Australia halved fuel taxes. Italy, Spain, Ireland, and Portugal cut theirs. On April 1, Canada's industrial carbon tax rises to $110 per tonne — and Canadians pay up to 65 cents a litre in fuel taxes.
On April 1, while the Iran war drives global oil prices above $116 per barrel and Canadians face record fuel costs, the federal government will raise the industrial carbon tax to $110 per tonne. The consumer carbon tax was scrapped in April 2025 after massive public backlash. But the industrial carbon tax — which 70% of Canadians believe businesses pass on to consumers — keeps climbing. It is scheduled to reach $170 per tonne by 2030.1
At the same time, Canadians pay up to 65 cents per litre in combined fuel taxes — federal excise, provincial fuel taxes, carbon-embedded fuel regulations, and GST on top of all of it. That figure, cited by Canadian Taxpayers Federation Federal Director Franco Terrazzano on Bloomberg, makes Canada one of the most heavily taxed fuel markets in the democratic world.2
Now look at what every allied country is doing in the same crisis. Australia announced on March 30 that it will halve fuel and diesel taxes for three months — effective April 1. Prime Minister Anthony Albanese cited the “financial stress” caused by rising energy prices and said the move would save motorists roughly $13 per tank. Two Australian states — Victoria and Tasmania — have made public transit free to reduce demand at the pump.3
Italy implemented emergency fuel tax cuts for 20 days and offered tax credits to truckers to offset diesel costs. It is allocating €100 million to support the transport industry in 2026. Spain cut fuel and electricity taxes as part of a broad economic relief package announced March 20. Ireland reduced fuel excise taxes. Portugal cut fuel taxes for professional use and announced housing tax incentives alongside them — with the prime minister declaring Portugal was “the first European country to take measures in response to rising fuel prices.”4
❝ We understand the cost pressures for people are very real.

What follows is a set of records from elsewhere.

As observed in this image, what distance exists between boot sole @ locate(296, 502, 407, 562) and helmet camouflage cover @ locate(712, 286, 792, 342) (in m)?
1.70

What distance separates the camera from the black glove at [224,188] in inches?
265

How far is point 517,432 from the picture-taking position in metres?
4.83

— Anthony Albanese, Australian Prime Minister, announcing fuel tax cut, March 30, 2026Croatia, Hungary, Slovakia, and Slovenia introduced temporary fuel price caps. France is restructuring diesel requirements to increase domestic production. Greece is considering a multi-million-euro support package for transport operators.
Canada is raising the carbon tax.
The cost to Canadians is not theoretical. A Fraser Institute study published March 26 — the first from its new macro modelling centre — projects that raising the industrial carbon price to $170 per tonne by 2030 will shrink the Canadian economy by 1.3%, eliminate 50,000 jobs, and reduce worker incomes by $1,160 per year.5
Every allied country is cutting fuel taxes. Canada is raising them.
The investment numbers are already devastating. Between 2014 and 2024, investment in Canada’s oil and gas sector plummeted from $84 billion to $35.7 billion — a decline of 57.5% after inflation. Even with a modest rebound projected for 2026, investment remains below 2024 levels. The Fraser Institute warns that higher carbon taxes will “deepen an investment downturn” and that “Canada’s ability to attract investment is at stake.”6
The Carney government’s position is that eliminating the consumer carbon tax was the concession — and that the industrial carbon tax makes “large companies pay for everybody.” Prime Minister Carney has said the increase represents “more than a six times increase in the industrial price on carbon.”7
Canadians are not buying it. Just 12% believe Carney’s claim that businesses will absorb most of the cost, according to a Leger poll. Nearly 70% say businesses will pass most or all of the cost to consumers. As Terrazzano put it: “It doesn’t matter what type of lipstick politicians put on their carbon tax pig. All carbon taxes make life more expensive.”
❝ It doesn’t matter what type of lipstick politicians put on their carbon tax pig. All carbon taxes make life more expensive.
— Franco Terrazzano, Federal Director, Canadian Taxpayers FederationCanada now ranks 27th out of 38 OECD countries on individual tax competitiveness and 22nd on business tax competitiveness, according to the Tax Foundation. It trails the United States on both measures. On April 1, the federal government will also hike alcohol taxes through the automatic escalator — the seventh consecutive year it has increased without a parliamentary vote. Payroll taxes are also rising, costing workers up to an additional $262.8
The income tax cut to the lowest bracket — from 15% to 14% — saves the average taxpayer $190. The payroll tax hikes claw most of that back. The industrial carbon tax increase adds the rest.
Australia is halving fuel taxes. Italy is giving tax credits to truckers. Spain is cutting fuel and electricity taxes. Ireland, Portugal, Croatia, Hungary, and Slovenia are all providing relief. Every major Western ally facing the same oil shock from the same war is doing the same thing: cutting fuel taxes to protect their citizens. Canada is the exception. On April 1, the Carney government will raise the industrial carbon tax to $110 per tonne — a tax that 70% of Canadians believe is passed directly to them — while Canadians already pay up to 65 cents per litre in fuel taxes. The allied world is giving relief. Canada is sending a bill.